-- IHRE AUFGABE --
Setzen Sie das Interview über ethische Standards in der biografischen Theaterarbeit im Anschluss an dessen letzten Satz fort.

-- TEXT --
KaZ: Wir haben am letztjährigen Netzwerktreffen Forum Tanz x m2act bereits zwei Workshops durchgeführt: Alle Teilnehmenden kamen ungefragt mit konkreten Fragestellungen aus dem Arbeitsalltag. Das hat sich als Türöffner erwiesen,  denn so konnten innerhalb der Gruppensolidarität auch heikle Themen besprochen werden. Was auch denkbar ist, wären Rollenspiele. Dadurch könnte eine grössere Empathie und mehr Verständnis für andere Positionen in einem Projekt geschaffen werden. 

Dennis Schwabenland, Co-Leitung biografie.art, Regisseur und Schauspieler aus Bern.

Dennis Schwabenland, Co-Leitung biografie.art, Regisseur und Schauspieler aus Bern.

DeS: In den Rollenspielen geht es teilweise um heikle Situationen, die uns geschildert wurden, die wir verfremdet haben und über die man sich fragen kann, wie man selbst reagieren oder handeln würde. Nebst den Workshops sind für uns übrigens auch Coachings denkbar, wo wir im Probeprozess regelmässig dazukommen und helfen, das Geschehene ethisch zu prüfen. 

Gibt es auch auf Seite des Publikums Massnahmen, die Ihr notwendig findet, damit auch dort ethische Standards gewährleistet sind?  

DeS: Die ersten Personen, die im Publikum sitzen sind meistens direkt Betroffene. Da ist es gut, wenn man bereits im Vorfeld Beziehungsarbeit leistet und sie informiert, was im Stück vorkommt oder sie zu einer Vorpremiere einlädt. Wenn es nicht direkt Betroffene sind, sind auch die Theater gefragt mit Nachgesprächen, Infos auf der Webseite etc. Ich sehe da auch eine gewisse Pflicht auf Seite der Veranstaltenden, dass sie sich für die Gruppen auch verantwortlich fühlen und ihnen je nachdem mit verschiedenen Massnahmen zur Seite stehen.

-- BEREITGESTELLTE DATEN --
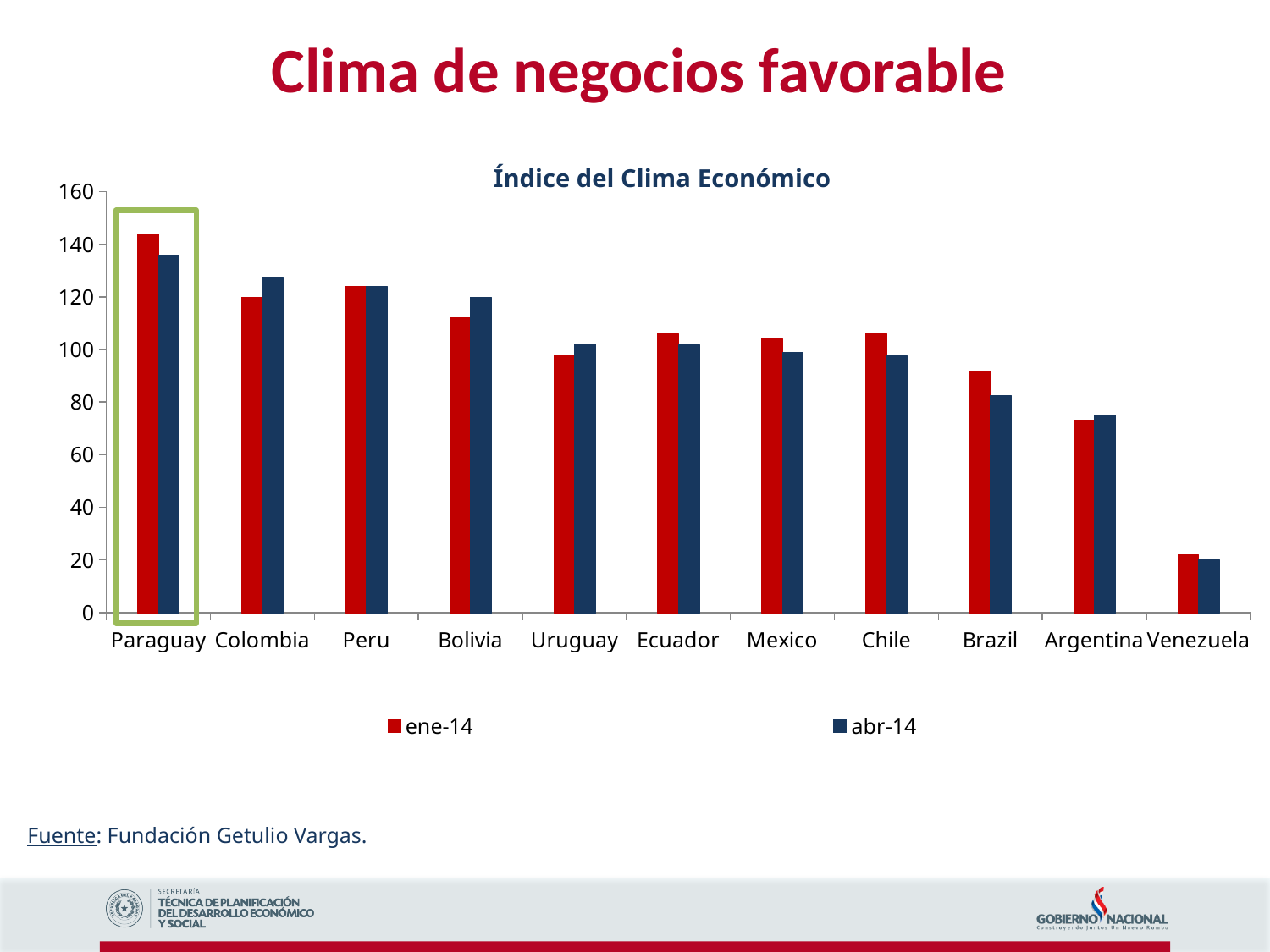
Which country has the highest ene-14 value? Paraguay How many series does the legend list? 2 For Colombia, which is larger: the ene-14 value or the abr-14 value? abr-14 Do the ene-14 values generally rise or fall from Paraguay to Venezuela along the x axis? fall What kind of chart is shown on the slide? bar chart What is the title of the chart? Índice del Clima Económico Is the abr-14 value for Paraguay greater or less than 120? greater Is the ene-14 value for Venezuela greater or less than 40? less How many countries are shown on the x axis of the chart? 11 For Paraguay, which is larger: the ene-14 value or the abr-14 value? ene-14 Is the abr-14 value for Brazil greater or less than 100? less Which country has the lowest abr-14 value? Venezuela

-- ANTWORT FOLGT --
Das klingt alles sehr zeitaufwändig. Was bedeutet der Faktor Zeit, wenn man mit persönlichen Geschichten Theater macht? 

KaZ: Zeit ist extrem wichtig, denn solche Projekte unterscheiden sich stark von Theaterprojekten, die keine persönliche Geschichte als Grundlage haben. Es gibt mehr Verantwortlichkeiten in einem solchen Prozess und es gibt mehr Stressfaktoren. Und deshalb muss bei allem mehr Zeit einberechnet werden. 

DeS: Der Faktor Zeit kann auch ganz praktisch eine Rolle spielen, wenn Menschen dabei sind, die nicht alle dieselbe Sprache sprechen oder aus einem anderen Kulturkreis kommen. Da braucht es viel Zeit für Übersetzungs- und Vermittlungsarbeit. Zum Beispiel, um zu erklären, was dokumentarisches Theater eigentlich ist. Und was es heisst, wenn Publikum und Presse kommen, die das Gesehene alle anders sehen und einordnen. Diese Vermittlungsarbeit kann sehr viel Zeit beanspruchen, ist aber essenziell, um das Projekt ethisch durchzuführen. 

KaZ: All das ist Beziehungsarbeit. Und Beziehungsarbeit ist zeitintensiv. Das muss man einberechnen und auch budgetieren. Eine amerikanische Studie zum Thema Dokumentarfilm hat ergeben, dass Personen dann wieder bei einem solchen Film mitmachen würden, wenn sie sich richtig wiedergegeben fühlen. Das ist also das Wichtigste und lässt sich auch auf das Theater übertragen. Aber damit das richtige Wiedergeben gewährleistet ist, muss man die Person wirklich kennenlernen. Das braucht Zeit. 

Zusammenfassend: warum ist ethisches Handeln in den Darstellenden Künsten für alle Beteiligten – sei es Darstellende, Zuschauende und Projektleitende – so wichtig? 

DeS: Es geht um echte Leben, die auf der Bühne geteilt und gezeigt werden. Dieses Heraustragen einer persönlichen Geschichte in einen öffentlichen Raum ist kein Spiel und kann Konsequenzen haben. Hinzu kommt, dass man nicht auf der Bühne Missstände anprangern kann und im Projekt selbst unethisch arbeitet. Das ist unglaubwürdig und nicht konsequent.